#### Page excerpt:
-------
Note that if an error= argument is not supplied to an I/O function, it will call ioerror, which will in turn halt with an error message.

Object-at-a-time writing

In this example that output from multiple tasks can use the same channel, and each write() call will be completed entirely before another one is allowed to begin.

if example == 0 || example == 6 {
  writeln("Running Example 6");

  forall i in 1..4 {
    writeln("This should be a chunk: {", "\n a", "\n b", "\n}");
  }

  record MyThing : writeSerializable {
    proc serialize(writer, ref serializer) throws {
      writer.writeln("This should be a chunk: {");
      writer.writeln(" a");
      writer.writeln(" b");
      writer.writeln("}");
    }
  }

  forall i in 1..4 {
    var t:MyThing;
    write(t);
  }
}

Binary I/O with bits at a time

Here we demonstrate bit-level I/O.

if example == 0 || example == 7 {
  writeln("Running Example 7");

  {
    var w = openWriter(testfile, serializer=new binarySerializer());

    // Write 011 0110 011110000
    w.writeBits(0b011, 3);
    w.writeBits(0b0110, 4);
    w.writeBits(0b011110000, 9);
    w.close();
  }

  // Try reading it back the way we wrote it.
  {
    var r = openReader(testfile, deserializer=new binaryDeserializer());
    var tmp:uint(64);

    r.readBits(tmp, 3);
    assert(tmp == 0b011);

    r.readBits(tmp, 4);
    assert(tmp == 0b0110);

    r.readBits(tmp, 9);
    assert(tmp == 0b011110000);

    r.close();
  }

  // Try reading it back all as one big chunk.
  // Read 01101100 11110000
  {
    var r = openReader(testfile, deserializer=new binaryDeserializer());
    var tmp:uint(8);

    r.read(tmp);
    assert(tmp == 0b01101100);

    r.read(tmp);
    assert(tmp == 0b11110000);

    r.close();
  }

}
-------
#### Stored data:

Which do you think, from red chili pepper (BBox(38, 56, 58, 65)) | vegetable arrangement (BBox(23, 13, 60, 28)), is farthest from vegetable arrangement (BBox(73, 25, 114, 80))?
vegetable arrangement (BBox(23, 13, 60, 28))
-------
In the page excerpt on I/O, what happens when an I/O function is not given an error= argument?

It calls ioerror, which then halts with an error message.